This piece is the first of a two part series looking at the New York Yankees hitting prospects
Mason Williams, OF
Williams was only drafted in the fourth round in 2010, but his great play in low-A ball the next year quickly put him on the radar as one of the top prospects in the Yankees organization, eventually reaching #32 in Baseball America’s Top 100. Unfortunately, it’s been all downhill since then. Williams’s numbers have been on the decline ever since his torn labrum in 2012. He hit a measly .153 in 73 at bats in AA Trenton, with a 23.7% strikeout ratio. His draft position is a good indicator that his quality play was just a fluke. Furthermore, his .399 BABIP that season is almost 100 points higher than his .304 career BABIP. Unless he puts on some weight, he doesn’t seem to have the size to be an impact hitter at the professional level.
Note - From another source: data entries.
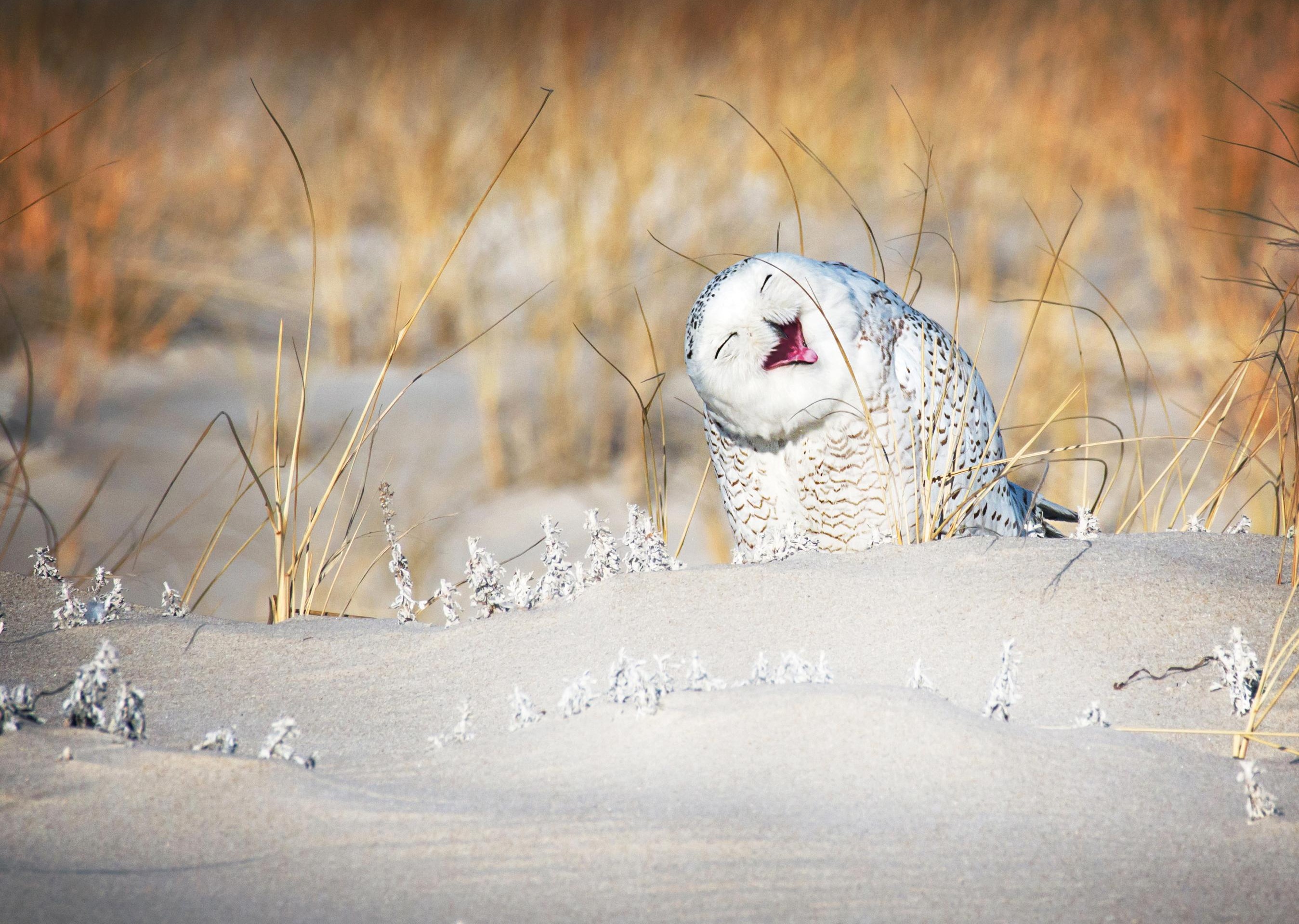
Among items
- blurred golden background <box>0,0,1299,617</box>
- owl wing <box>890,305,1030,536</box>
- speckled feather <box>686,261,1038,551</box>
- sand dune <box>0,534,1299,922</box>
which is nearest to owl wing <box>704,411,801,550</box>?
speckled feather <box>686,261,1038,551</box>

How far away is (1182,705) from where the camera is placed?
4.55ft

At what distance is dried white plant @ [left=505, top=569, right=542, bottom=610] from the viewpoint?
1.75 metres

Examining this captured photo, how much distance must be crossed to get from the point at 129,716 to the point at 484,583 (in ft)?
2.27

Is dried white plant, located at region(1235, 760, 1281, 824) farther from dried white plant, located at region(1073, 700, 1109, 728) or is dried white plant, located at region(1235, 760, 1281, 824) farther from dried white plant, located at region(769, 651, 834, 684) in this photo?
dried white plant, located at region(769, 651, 834, 684)

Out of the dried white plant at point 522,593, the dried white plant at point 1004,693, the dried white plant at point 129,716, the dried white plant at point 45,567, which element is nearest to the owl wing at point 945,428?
the dried white plant at point 1004,693

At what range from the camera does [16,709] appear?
3.96 feet

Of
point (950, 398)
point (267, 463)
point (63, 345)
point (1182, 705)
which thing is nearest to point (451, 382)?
point (267, 463)

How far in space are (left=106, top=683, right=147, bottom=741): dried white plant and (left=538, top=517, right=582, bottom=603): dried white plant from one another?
712mm

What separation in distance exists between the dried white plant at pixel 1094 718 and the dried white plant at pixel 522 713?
0.67 meters

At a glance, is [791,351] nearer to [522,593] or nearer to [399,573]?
[522,593]

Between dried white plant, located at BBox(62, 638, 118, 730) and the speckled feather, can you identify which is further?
the speckled feather

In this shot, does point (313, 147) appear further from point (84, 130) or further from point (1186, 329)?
point (1186, 329)

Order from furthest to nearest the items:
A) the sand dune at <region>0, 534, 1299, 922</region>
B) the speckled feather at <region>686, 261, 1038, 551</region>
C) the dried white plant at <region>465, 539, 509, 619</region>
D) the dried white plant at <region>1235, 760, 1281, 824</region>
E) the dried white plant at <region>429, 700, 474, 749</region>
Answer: the speckled feather at <region>686, 261, 1038, 551</region> → the dried white plant at <region>465, 539, 509, 619</region> → the dried white plant at <region>429, 700, 474, 749</region> → the dried white plant at <region>1235, 760, 1281, 824</region> → the sand dune at <region>0, 534, 1299, 922</region>

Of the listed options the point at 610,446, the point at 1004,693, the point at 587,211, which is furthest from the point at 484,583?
the point at 587,211
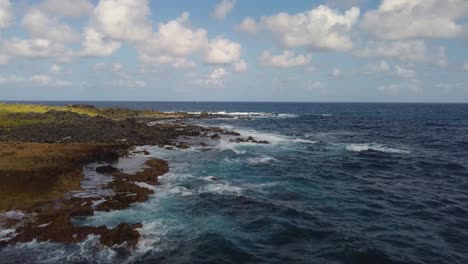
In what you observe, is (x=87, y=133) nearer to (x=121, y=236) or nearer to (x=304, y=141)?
(x=304, y=141)

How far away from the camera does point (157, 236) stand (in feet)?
72.4

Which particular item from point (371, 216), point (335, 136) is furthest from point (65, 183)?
point (335, 136)

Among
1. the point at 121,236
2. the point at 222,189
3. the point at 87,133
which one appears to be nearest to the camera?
the point at 121,236

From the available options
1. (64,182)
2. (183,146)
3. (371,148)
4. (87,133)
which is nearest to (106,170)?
(64,182)

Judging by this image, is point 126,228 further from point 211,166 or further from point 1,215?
point 211,166

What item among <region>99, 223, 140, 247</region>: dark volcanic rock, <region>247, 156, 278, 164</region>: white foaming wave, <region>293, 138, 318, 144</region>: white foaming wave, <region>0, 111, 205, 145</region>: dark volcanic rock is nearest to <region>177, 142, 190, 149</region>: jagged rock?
<region>0, 111, 205, 145</region>: dark volcanic rock

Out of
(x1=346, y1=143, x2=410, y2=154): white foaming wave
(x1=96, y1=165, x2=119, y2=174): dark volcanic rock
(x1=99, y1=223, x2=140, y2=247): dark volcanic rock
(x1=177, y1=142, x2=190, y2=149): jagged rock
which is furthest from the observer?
(x1=177, y1=142, x2=190, y2=149): jagged rock

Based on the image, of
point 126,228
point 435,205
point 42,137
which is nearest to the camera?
point 126,228

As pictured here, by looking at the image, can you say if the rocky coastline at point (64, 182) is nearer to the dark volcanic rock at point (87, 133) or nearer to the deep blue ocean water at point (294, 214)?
the dark volcanic rock at point (87, 133)

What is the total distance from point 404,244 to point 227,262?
35.1ft

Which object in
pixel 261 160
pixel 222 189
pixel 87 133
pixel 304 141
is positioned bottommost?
pixel 222 189

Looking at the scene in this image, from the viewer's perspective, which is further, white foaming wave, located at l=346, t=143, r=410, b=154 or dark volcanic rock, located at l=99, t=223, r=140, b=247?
white foaming wave, located at l=346, t=143, r=410, b=154

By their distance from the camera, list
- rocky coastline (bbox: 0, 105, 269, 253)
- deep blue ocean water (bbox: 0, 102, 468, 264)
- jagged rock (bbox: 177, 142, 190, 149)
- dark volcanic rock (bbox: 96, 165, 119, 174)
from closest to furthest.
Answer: deep blue ocean water (bbox: 0, 102, 468, 264) < rocky coastline (bbox: 0, 105, 269, 253) < dark volcanic rock (bbox: 96, 165, 119, 174) < jagged rock (bbox: 177, 142, 190, 149)

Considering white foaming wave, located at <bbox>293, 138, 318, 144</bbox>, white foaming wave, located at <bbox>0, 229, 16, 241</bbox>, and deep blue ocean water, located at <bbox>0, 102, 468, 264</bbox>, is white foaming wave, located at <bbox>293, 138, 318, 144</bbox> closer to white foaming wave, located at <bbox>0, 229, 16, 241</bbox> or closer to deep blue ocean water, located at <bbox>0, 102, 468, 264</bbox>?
deep blue ocean water, located at <bbox>0, 102, 468, 264</bbox>
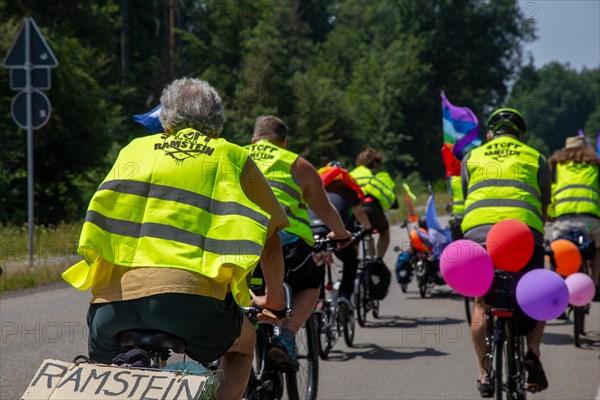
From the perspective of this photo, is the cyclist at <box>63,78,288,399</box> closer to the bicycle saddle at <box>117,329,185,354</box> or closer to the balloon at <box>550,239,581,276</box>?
the bicycle saddle at <box>117,329,185,354</box>

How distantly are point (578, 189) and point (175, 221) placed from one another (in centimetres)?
729

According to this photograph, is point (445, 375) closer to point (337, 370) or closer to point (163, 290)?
point (337, 370)

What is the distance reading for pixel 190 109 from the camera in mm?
3580

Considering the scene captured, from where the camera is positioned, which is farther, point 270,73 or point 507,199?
point 270,73

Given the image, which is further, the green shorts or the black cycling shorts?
the black cycling shorts

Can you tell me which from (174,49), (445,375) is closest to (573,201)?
(445,375)

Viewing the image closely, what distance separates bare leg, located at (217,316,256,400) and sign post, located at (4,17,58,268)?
34.1 ft

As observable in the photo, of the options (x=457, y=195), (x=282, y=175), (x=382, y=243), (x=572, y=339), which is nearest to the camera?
(x=282, y=175)

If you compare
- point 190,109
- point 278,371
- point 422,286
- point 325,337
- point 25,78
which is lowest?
point 422,286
Williams is a solid fielder who has plus speed, but with no power potential whatsoever, stay far away from Williams on draft day.
Slade Heathcott, OF
With plus power and plus speed, former first-round draft pick Slade Heathcott has the potential to become a 20-20 player in the big leagues, though early comparisons to Josh Hamilton are probably unrealistic. His consistently high BABIP, coupled with his surprisingly low batting average, suggests two things: 1) he strikes out a lot!, and 2) when he makes contact, he is getting on base. In fact his strikeout ratio is so consistently high, usually in the upper twenties, that FanGraphs predicts it will land somewhere in the low thirties next season, which is just awful. Unless Heathcott seriously improves his approach at the plate, he will probably be no more than a .250 hitter, at best. Still, he is only 22 years old, and plate discipline is definitely something that can be taught. For now, avoid Heathcott in drafts, since the Yankees already crowded outfield won't be opening up anytime soon.
Eric Jagielo, 3B
A former Big East Player of the Year, Eric Jagielo finished up his final season at Notre Dame hitting .388/.500/.633 with 19 doubles and nine homers. After being drafted in the first round, Jagielo performed very solidly for the Single-A Staten Island Yankees. He has very good plate discipline, walking at an 11.9% rate, which he complements with very good home run and extra base power. His ISO, or isolated power, which measures raw power by dividing extra-base hits by plate appearances, was .185, which falls in between the above average and great categories according to FanGraphs. Even though he does seem to strikeout at an above-average rate, we can expect a slight decrease in that number due to his age and the tendency for first-year hitters to get swing happy. So take a flier on Jagielo in the middle-to-late rounds of keeper or dynasty leagues. He has the tools and size of a big league hitter, and the Yankees need to fill a hole at third base. He just may have the opportunity in the next two or three years to land a starting job.